→ Passage shown:
********

Based on this and your previous post (were it does not seem you have read all the answers yet). What you are looking for is some form of synchronization point to prevent the main() thread from exiting the application (because when the main thread exits the application all the children thread die).

This is why you call join() all the time to prevent the main() thread from exiting until the thread has exited. As a result of your usage though your loop of threads is not parallel and each thread is run in sequence to completion (so no real point in using the thread).

Note: join() like in Java waits for the thread to complete. It does not start the thread.

A quick look at the boost documentation suggests what you are looking for is a thread group which will allow you to wait for all threads in the group to complete before exiting.

//No compiler so this is untested.
// But it should look something like this.
// Note 2: I have not used boost::threads much.
int main()
{
    boost::thread_group               group;

    boost::ptr_vector<boost::thread>  threads;

    for(int loop = 0; loop < 100; ++loop)
    {
        // Create an object.
        // With the function to make it start. Store the thread in a vector
        threads.push_back(new boost::thread(<Function To Call>));

        // Add the thread to the group.
        group.add(threads.back());
    }

    // Make sure main does not exit before all the threads have completed.

********

→ Data listing:
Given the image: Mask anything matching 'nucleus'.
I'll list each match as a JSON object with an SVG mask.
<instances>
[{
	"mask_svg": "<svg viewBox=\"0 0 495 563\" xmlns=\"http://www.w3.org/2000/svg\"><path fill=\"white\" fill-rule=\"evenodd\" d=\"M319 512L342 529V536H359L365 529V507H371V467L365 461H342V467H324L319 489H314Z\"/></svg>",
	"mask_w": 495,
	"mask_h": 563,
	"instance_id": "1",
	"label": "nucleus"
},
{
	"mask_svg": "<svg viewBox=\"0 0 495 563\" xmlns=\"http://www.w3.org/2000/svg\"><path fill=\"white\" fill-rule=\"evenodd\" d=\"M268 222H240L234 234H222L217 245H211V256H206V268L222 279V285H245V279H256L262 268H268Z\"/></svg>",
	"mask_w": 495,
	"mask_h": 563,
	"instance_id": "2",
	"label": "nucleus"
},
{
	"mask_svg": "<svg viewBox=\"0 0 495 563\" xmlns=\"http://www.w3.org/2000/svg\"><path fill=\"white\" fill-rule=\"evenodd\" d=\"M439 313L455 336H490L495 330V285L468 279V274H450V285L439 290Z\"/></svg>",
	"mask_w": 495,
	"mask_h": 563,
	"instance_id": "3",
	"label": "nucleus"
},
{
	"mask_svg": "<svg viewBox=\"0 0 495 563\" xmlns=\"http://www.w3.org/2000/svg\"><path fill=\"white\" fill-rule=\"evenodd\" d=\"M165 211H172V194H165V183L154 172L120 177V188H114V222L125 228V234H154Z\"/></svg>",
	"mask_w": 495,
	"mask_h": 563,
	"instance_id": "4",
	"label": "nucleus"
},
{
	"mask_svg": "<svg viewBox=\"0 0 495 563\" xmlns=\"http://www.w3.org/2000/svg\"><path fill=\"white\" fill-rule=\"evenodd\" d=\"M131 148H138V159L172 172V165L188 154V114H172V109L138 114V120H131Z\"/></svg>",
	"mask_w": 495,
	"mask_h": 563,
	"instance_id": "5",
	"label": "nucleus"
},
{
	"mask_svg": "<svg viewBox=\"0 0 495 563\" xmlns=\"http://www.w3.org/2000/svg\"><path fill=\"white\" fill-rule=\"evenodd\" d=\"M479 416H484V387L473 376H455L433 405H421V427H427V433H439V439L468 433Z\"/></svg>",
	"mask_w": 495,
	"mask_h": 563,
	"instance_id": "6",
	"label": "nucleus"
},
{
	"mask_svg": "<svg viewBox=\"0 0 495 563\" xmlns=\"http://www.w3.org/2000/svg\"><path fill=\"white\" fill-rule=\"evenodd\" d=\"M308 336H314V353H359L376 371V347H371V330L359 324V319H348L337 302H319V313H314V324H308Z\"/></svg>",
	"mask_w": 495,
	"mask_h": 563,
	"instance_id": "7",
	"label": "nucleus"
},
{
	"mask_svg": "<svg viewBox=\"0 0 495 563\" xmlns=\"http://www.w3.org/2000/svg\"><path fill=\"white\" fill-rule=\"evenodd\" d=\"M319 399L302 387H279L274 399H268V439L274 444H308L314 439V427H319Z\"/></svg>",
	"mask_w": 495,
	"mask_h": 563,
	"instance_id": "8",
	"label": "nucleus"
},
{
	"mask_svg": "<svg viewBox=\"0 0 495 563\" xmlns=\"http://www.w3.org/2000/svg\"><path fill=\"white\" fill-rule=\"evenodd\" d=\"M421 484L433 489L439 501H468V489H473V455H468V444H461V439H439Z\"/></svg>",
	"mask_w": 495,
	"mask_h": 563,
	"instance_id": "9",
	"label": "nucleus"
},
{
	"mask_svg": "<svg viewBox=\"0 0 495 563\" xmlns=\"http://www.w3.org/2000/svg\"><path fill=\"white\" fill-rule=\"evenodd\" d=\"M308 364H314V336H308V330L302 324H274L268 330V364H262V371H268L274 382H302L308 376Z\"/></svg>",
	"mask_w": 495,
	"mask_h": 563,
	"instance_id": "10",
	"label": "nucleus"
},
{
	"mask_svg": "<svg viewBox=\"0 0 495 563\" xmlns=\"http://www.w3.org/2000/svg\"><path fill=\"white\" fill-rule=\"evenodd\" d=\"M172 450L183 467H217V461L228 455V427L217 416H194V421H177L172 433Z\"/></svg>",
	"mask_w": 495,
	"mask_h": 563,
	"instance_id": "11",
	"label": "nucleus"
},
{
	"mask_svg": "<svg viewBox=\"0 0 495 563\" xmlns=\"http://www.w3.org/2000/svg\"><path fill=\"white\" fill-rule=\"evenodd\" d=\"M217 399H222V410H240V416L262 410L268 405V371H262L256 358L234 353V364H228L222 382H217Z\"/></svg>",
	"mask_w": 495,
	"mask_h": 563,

********

→ What to work on:
1 – Set down the forum answer on thread synchronization word for word, starting with "This is why" and going on through "something like this.".
2 – Summarize the forum answer on thread synchronization in two sentences.

→ Set of answers:
1 –
This is why you call join() all the time to prevent the main() thread from exiting until the thread has exited. As a result of your usage though your loop of threads is not parallel and each thread is run in sequence to completion (so no real point in using the thread).

Note: join() like in Java waits for the thread to complete. It does not start the thread.

A quick look at the boost documentation suggests what you are looking for is a thread group which will allow you to wait for all threads in the group to complete before exiting.

//No compiler so this is untested.
// But it should look something like this.

2 – The main thread needs a synchronization point so it does not exit the application early, since all child threads die when it does. Calling join() on each thread inside the loop provides this, but it makes the threads run one after another instead of in parallel, so the boost documentation suggests a thread group, which allows waiting for all threads in the group to complete before exiting.